─── Record extracts ───

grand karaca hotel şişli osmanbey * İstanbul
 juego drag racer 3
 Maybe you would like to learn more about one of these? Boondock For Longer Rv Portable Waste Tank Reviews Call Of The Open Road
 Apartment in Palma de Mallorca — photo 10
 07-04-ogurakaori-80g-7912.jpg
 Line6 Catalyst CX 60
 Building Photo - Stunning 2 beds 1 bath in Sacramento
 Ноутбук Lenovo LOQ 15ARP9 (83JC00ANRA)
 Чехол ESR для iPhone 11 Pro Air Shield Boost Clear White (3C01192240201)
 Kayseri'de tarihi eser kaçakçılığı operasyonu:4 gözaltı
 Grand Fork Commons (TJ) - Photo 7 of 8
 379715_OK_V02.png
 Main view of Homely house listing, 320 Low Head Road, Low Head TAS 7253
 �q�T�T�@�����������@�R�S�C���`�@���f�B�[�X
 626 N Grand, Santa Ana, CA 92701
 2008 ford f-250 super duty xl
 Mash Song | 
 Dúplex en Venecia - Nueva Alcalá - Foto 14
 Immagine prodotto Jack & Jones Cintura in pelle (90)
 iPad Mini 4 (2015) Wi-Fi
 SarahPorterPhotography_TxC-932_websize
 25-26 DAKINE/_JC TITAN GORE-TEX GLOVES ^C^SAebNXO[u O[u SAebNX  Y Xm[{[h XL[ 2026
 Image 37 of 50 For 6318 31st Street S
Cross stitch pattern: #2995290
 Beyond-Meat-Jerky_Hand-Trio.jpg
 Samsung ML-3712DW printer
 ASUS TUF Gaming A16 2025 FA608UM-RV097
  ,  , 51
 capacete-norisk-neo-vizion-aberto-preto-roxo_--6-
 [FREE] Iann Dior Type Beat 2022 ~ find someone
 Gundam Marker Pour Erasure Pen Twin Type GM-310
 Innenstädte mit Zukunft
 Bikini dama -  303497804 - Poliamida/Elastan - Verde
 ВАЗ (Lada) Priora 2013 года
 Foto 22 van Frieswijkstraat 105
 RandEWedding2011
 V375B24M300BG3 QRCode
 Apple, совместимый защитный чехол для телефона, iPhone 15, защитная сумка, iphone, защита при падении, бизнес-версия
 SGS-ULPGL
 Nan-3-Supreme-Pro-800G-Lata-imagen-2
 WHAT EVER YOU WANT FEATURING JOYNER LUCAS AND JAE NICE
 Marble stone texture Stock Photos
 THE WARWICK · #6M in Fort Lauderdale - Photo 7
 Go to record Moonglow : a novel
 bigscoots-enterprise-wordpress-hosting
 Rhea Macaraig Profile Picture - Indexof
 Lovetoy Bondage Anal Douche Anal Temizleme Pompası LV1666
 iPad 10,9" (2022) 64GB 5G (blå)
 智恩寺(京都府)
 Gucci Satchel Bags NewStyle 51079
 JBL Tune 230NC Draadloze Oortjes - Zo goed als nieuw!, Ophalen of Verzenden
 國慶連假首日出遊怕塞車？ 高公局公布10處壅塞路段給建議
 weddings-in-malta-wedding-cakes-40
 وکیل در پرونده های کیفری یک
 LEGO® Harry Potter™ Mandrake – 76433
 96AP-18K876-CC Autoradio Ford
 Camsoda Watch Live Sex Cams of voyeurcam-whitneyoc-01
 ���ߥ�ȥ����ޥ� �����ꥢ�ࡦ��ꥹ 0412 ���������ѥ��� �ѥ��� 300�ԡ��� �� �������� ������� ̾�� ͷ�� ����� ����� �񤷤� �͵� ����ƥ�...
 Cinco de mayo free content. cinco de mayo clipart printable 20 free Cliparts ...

───

● Task requirements
Give again, word for word, every line of the listing above from the one with "Kayseri'de tarihi eser" to the one with "Image 37 of 50 For 6318 31st Street S", both inclusive, and nothing beyond them.

● Problem solution
 Kayseri'de tarihi eser kaçakçılığı operasyonu:4 gözaltı
 Grand Fork Commons (TJ) - Photo 7 of 8
 379715_OK_V02.png
 Main view of Homely house listing, 320 Low Head Road, Low Head TAS 7253
 �q�T�T�@�����������@�R�S�C���`�@���f�B�[�X
 626 N Grand, Santa Ana, CA 92701
 2008 ford f-250 super duty xl
 Mash Song | 
 Dúplex en Venecia - Nueva Alcalá - Foto 14
 Immagine prodotto Jack & Jones Cintura in pelle (90)
 iPad Mini 4 (2015) Wi-Fi
 SarahPorterPhotography_TxC-932_websize
 25-26 DAKINE/_JC TITAN GORE-TEX GLOVES ^C^SAebNXO[u O[u SAebNX  Y Xm[{[h XL[ 2026
 Image 37 of 50 For 6318 31st Street S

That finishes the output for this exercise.